ScholarEval: Research Idea Evaluation Grounded in Literature
Invited, AI2 (Allen Institute For Artificial Intelligence), Seattle, Washington, United States
The growing capabilities of large language models have led to their increased adoption across the scientific lifecycle, spanning different stages from idea conception to experiment execution, manuscript writing, and peer review. Recent interest in using AI for scientific hypothesis generation has shown promising results, with some studies demonstrating that AI-generated ideas can score higher than human-generated ones in terms of novelty and excitement. However, many scientific hypotheses generated by LLMs tend to yield poor execution results, leading to wasted resources, particularly in resource-intensive fields requiring considerable computation or wet-lab experiments.

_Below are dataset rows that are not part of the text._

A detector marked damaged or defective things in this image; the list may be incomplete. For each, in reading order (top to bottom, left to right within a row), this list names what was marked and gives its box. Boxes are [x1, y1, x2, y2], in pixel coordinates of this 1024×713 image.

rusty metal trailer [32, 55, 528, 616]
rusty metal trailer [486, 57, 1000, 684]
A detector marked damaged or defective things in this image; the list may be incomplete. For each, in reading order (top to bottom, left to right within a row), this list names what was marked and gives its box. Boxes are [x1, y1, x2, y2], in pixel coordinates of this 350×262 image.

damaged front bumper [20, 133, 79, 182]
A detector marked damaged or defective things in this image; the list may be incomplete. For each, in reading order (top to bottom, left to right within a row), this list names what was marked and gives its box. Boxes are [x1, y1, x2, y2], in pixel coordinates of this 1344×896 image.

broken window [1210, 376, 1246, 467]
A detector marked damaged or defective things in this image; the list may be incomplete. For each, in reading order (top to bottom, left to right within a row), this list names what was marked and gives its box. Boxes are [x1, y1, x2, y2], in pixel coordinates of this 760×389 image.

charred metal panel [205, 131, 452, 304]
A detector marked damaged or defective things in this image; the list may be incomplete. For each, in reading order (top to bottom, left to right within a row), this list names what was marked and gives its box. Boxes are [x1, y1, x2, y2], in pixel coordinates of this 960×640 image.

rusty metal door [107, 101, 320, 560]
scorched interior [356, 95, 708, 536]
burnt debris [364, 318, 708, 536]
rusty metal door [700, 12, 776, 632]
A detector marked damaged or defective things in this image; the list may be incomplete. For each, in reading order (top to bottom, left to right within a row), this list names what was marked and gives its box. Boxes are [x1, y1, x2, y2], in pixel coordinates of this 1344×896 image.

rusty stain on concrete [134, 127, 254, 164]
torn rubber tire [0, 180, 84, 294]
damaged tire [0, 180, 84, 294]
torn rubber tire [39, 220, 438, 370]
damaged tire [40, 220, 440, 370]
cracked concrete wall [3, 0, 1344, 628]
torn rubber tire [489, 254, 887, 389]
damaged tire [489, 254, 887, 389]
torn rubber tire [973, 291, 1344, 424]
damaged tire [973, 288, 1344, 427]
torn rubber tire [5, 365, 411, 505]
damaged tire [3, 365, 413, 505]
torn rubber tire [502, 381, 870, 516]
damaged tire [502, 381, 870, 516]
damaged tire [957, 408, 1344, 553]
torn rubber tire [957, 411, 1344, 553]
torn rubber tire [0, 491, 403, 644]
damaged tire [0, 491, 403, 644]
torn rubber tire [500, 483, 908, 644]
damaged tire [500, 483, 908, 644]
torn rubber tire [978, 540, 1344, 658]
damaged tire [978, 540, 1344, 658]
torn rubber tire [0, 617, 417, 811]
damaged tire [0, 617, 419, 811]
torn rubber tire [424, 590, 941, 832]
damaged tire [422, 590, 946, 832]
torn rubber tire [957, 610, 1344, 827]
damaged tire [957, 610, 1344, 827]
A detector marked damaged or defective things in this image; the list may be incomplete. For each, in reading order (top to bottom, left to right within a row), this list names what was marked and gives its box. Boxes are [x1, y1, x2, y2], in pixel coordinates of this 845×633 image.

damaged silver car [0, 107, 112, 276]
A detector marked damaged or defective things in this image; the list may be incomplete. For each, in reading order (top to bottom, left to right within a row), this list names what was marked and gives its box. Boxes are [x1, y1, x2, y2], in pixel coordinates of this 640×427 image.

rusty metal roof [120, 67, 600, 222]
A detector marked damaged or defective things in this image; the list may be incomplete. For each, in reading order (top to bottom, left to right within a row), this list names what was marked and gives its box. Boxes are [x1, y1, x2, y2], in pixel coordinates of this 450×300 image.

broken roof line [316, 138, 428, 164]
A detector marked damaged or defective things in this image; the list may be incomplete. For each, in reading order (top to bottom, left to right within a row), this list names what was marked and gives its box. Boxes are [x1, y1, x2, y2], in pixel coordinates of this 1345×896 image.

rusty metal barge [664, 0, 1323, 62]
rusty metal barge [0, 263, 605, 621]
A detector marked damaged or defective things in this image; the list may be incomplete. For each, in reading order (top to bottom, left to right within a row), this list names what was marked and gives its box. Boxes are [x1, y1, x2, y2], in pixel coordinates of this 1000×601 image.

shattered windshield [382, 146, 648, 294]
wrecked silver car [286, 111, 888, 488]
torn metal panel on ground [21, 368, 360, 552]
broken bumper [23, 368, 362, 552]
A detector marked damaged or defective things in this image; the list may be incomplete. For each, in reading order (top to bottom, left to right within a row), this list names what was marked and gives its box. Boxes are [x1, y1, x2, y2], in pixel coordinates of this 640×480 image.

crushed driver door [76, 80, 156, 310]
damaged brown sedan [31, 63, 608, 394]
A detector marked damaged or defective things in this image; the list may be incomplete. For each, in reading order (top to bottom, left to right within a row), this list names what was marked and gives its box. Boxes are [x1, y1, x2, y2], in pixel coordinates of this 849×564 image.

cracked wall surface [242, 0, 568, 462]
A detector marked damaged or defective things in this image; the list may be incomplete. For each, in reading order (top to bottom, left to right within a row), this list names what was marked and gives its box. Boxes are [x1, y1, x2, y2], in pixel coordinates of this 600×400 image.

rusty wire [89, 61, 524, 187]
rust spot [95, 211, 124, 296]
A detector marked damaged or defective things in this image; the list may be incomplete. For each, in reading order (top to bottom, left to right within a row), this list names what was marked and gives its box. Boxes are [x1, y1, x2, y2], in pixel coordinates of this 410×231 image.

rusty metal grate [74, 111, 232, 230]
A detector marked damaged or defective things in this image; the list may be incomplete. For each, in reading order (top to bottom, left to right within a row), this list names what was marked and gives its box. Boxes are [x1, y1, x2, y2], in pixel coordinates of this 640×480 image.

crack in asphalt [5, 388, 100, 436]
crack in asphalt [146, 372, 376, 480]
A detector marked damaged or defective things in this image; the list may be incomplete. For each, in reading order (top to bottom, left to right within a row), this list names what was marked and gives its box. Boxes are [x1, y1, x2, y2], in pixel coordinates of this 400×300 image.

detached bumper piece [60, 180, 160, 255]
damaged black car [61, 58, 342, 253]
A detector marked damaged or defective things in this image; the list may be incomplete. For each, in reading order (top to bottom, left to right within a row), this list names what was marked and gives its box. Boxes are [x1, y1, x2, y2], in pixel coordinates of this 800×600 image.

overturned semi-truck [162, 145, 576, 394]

An integral missing component of the AI-assisted scientific lifecycle is rigorous idea evaluation to prioritize the most promising ideas for execution. To address this gap, we present our ongoing work on ScholarEval, a multi-disciplinary research idea evaluation system grounded in literature. ScholarEval evaluates research ideas along two key dimensions: soundness and contribution, generating comprehensive idea reviews accompanied by citations and scores. We aim to release ScholarEval as an open tool for scientists to evaluate both human and AI-generated research ideas against the current literature, thereby improving research idea refinement and resource allocation.